To the extent ABX1-1, the Health Care Security and Cost Reduction Act, has any chance of passing, it’s because technically it is a bi-partisan bill. Governor Arnold Schwarzenegger is, after all,  a Republican. Senate President Pro Tem Don Perata and Assembly Speaker Fabian Nunez are Democrats. If the Democratic Legislative Leaders had a soul mate in the Governor’s office, the bill would have looked far different. The views of the business community and others would probably not have been ignored, but they would have been much further from the center of the debate. If the result wasn’t a single-payer solution it probably would have looked a lot more like Assembly Bill 8, the reform package passed by the legislature last year during the regular session, than ABX1-1. And regardless of whether one supports ABX1-1 or not, it’s a much better piece of legislation than either AB 8 or Senate Bill 840, the single-payer bill.

So California serves as evidence of the benefits of a bi-partisan approach.

However, ABX1-1 is only technically bi-partisan. Republicans in the legislature have been totally absent from the deliberations. To a large extent, this was their own choice. By refusing to accept any new taxes they made themselves irrelevant to the process, except as an obstacle to a purely legislative solution. Without the two-thirds votes necessary to create new taxes the Governor and the Democratic Leadership are turning to the ballot to fund the $14 billion health care reform plan.

Leaving Governor Schwarzenegger as the only Republican in the room is not a good way to insert the perspective of the Republican party into the debate. Even he refers to himself as being “post-partisan” and few would suggest he speaks for the core beliefs of the GOP. As a result, key elements of the bill did not get the full benefit of a truly bi-partisan debate. Would this have eliminated problem areas in the bill, such as the unlevel playing field created in favor of the purchasing pool? That’s a question California “nearly non-partisan” process can’t answer.

The partisan versus non-partisan approach to health care reform is already a part of the presidential campaign debate, at least on the Democratic side. Senator Barack Obama believes in the wisdom of bi-partisanship. According to the Boston Globe,“To Obama, Democrats have been unable to make progress on core concerns like universal healthcare because of a selfish Beltway political culture that puts partisanship ahead of the national interest; electing Clinton, he said, would perpetuate the existing ‘Washington game with the same Washington players.’

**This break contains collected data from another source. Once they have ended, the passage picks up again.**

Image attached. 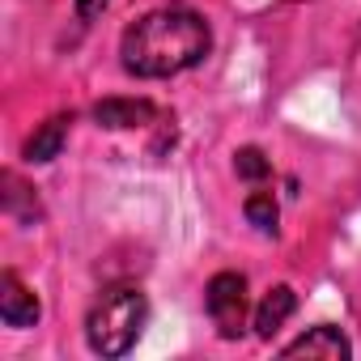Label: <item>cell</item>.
<instances>
[{"label": "cell", "instance_id": "cell-5", "mask_svg": "<svg viewBox=\"0 0 361 361\" xmlns=\"http://www.w3.org/2000/svg\"><path fill=\"white\" fill-rule=\"evenodd\" d=\"M348 353H353L348 336L340 327H331V323H319L306 336H298L293 344H285V357H327V361H340Z\"/></svg>", "mask_w": 361, "mask_h": 361}, {"label": "cell", "instance_id": "cell-4", "mask_svg": "<svg viewBox=\"0 0 361 361\" xmlns=\"http://www.w3.org/2000/svg\"><path fill=\"white\" fill-rule=\"evenodd\" d=\"M43 314L39 298L18 281V272H5L0 276V319H5L9 327H35Z\"/></svg>", "mask_w": 361, "mask_h": 361}, {"label": "cell", "instance_id": "cell-10", "mask_svg": "<svg viewBox=\"0 0 361 361\" xmlns=\"http://www.w3.org/2000/svg\"><path fill=\"white\" fill-rule=\"evenodd\" d=\"M234 170H238V178H247V183H264V178L272 174V161L255 145H247V149L234 153Z\"/></svg>", "mask_w": 361, "mask_h": 361}, {"label": "cell", "instance_id": "cell-3", "mask_svg": "<svg viewBox=\"0 0 361 361\" xmlns=\"http://www.w3.org/2000/svg\"><path fill=\"white\" fill-rule=\"evenodd\" d=\"M204 310H209L217 336L238 340L247 331V276L243 272H217L204 289Z\"/></svg>", "mask_w": 361, "mask_h": 361}, {"label": "cell", "instance_id": "cell-7", "mask_svg": "<svg viewBox=\"0 0 361 361\" xmlns=\"http://www.w3.org/2000/svg\"><path fill=\"white\" fill-rule=\"evenodd\" d=\"M298 310V298H293V289L289 285H276V289H268V298L255 306V331L264 336V340H272L285 323H289V314Z\"/></svg>", "mask_w": 361, "mask_h": 361}, {"label": "cell", "instance_id": "cell-9", "mask_svg": "<svg viewBox=\"0 0 361 361\" xmlns=\"http://www.w3.org/2000/svg\"><path fill=\"white\" fill-rule=\"evenodd\" d=\"M243 213H247V221L259 230V234H276V200H272V192H251L247 200H243Z\"/></svg>", "mask_w": 361, "mask_h": 361}, {"label": "cell", "instance_id": "cell-11", "mask_svg": "<svg viewBox=\"0 0 361 361\" xmlns=\"http://www.w3.org/2000/svg\"><path fill=\"white\" fill-rule=\"evenodd\" d=\"M102 9H106V0H77V18L81 22H94Z\"/></svg>", "mask_w": 361, "mask_h": 361}, {"label": "cell", "instance_id": "cell-1", "mask_svg": "<svg viewBox=\"0 0 361 361\" xmlns=\"http://www.w3.org/2000/svg\"><path fill=\"white\" fill-rule=\"evenodd\" d=\"M209 47H213V30L188 5H161L136 18L119 39L123 68L145 81H161V77H178L196 68L209 56Z\"/></svg>", "mask_w": 361, "mask_h": 361}, {"label": "cell", "instance_id": "cell-6", "mask_svg": "<svg viewBox=\"0 0 361 361\" xmlns=\"http://www.w3.org/2000/svg\"><path fill=\"white\" fill-rule=\"evenodd\" d=\"M94 119L102 128H145L157 119V106L149 98H106L94 106Z\"/></svg>", "mask_w": 361, "mask_h": 361}, {"label": "cell", "instance_id": "cell-8", "mask_svg": "<svg viewBox=\"0 0 361 361\" xmlns=\"http://www.w3.org/2000/svg\"><path fill=\"white\" fill-rule=\"evenodd\" d=\"M68 128H73V115H51V119L26 140L22 157H26V161H56L60 149H64V140H68Z\"/></svg>", "mask_w": 361, "mask_h": 361}, {"label": "cell", "instance_id": "cell-2", "mask_svg": "<svg viewBox=\"0 0 361 361\" xmlns=\"http://www.w3.org/2000/svg\"><path fill=\"white\" fill-rule=\"evenodd\" d=\"M149 323V298L136 285H115L102 289L98 302L85 314V340L98 357H123L140 340Z\"/></svg>", "mask_w": 361, "mask_h": 361}]
</instances>
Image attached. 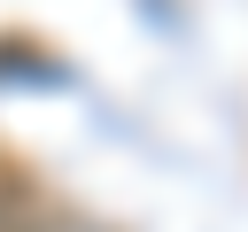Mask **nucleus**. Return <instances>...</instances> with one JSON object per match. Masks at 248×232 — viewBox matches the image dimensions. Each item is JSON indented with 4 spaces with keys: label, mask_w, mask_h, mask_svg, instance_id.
<instances>
[{
    "label": "nucleus",
    "mask_w": 248,
    "mask_h": 232,
    "mask_svg": "<svg viewBox=\"0 0 248 232\" xmlns=\"http://www.w3.org/2000/svg\"><path fill=\"white\" fill-rule=\"evenodd\" d=\"M0 232H62L54 217H39V201L16 170H0Z\"/></svg>",
    "instance_id": "f257e3e1"
}]
</instances>
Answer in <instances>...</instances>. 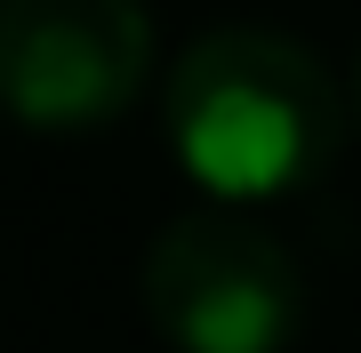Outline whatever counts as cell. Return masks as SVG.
I'll list each match as a JSON object with an SVG mask.
<instances>
[{
  "instance_id": "3957f363",
  "label": "cell",
  "mask_w": 361,
  "mask_h": 353,
  "mask_svg": "<svg viewBox=\"0 0 361 353\" xmlns=\"http://www.w3.org/2000/svg\"><path fill=\"white\" fill-rule=\"evenodd\" d=\"M145 65L153 16L137 0H0V113L40 137L121 120Z\"/></svg>"
},
{
  "instance_id": "6da1fadb",
  "label": "cell",
  "mask_w": 361,
  "mask_h": 353,
  "mask_svg": "<svg viewBox=\"0 0 361 353\" xmlns=\"http://www.w3.org/2000/svg\"><path fill=\"white\" fill-rule=\"evenodd\" d=\"M169 144L217 201H281L329 177L345 144V97L329 65L289 32L225 25L169 65Z\"/></svg>"
},
{
  "instance_id": "277c9868",
  "label": "cell",
  "mask_w": 361,
  "mask_h": 353,
  "mask_svg": "<svg viewBox=\"0 0 361 353\" xmlns=\"http://www.w3.org/2000/svg\"><path fill=\"white\" fill-rule=\"evenodd\" d=\"M353 129H361V56H353Z\"/></svg>"
},
{
  "instance_id": "7a4b0ae2",
  "label": "cell",
  "mask_w": 361,
  "mask_h": 353,
  "mask_svg": "<svg viewBox=\"0 0 361 353\" xmlns=\"http://www.w3.org/2000/svg\"><path fill=\"white\" fill-rule=\"evenodd\" d=\"M145 314L177 353H289L305 281L289 249L233 209H185L145 249Z\"/></svg>"
}]
</instances>
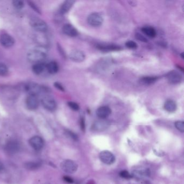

“‘You know that we can’t afford four more years of the same divisive food fight in Washington that’s about scoring political points instead of solving problems – that’s about tearing your opponents down instead of lifting this country up,’ Obama said last week.”

Former-Senator John Edwards, however, champions a more partisan approach. “‘You better send a fighter [to Washington]’, he told voters Friday night in Davenport. But politicians are not his main targets: Special interests are the force that must be quelled.

“‘Corporate greed has infiltrated everything that is happening in this country,’ Edwards said.” Hardly an invitation for all sides to participate in the discussion.

This is where the California experience can educate the national debate — even if ABX1-1 never makes it past the Senate. It shows that even a “nearly bi-partisan” approach resulted in a better bill, one that had the best chance of any of the available alternatives to become law.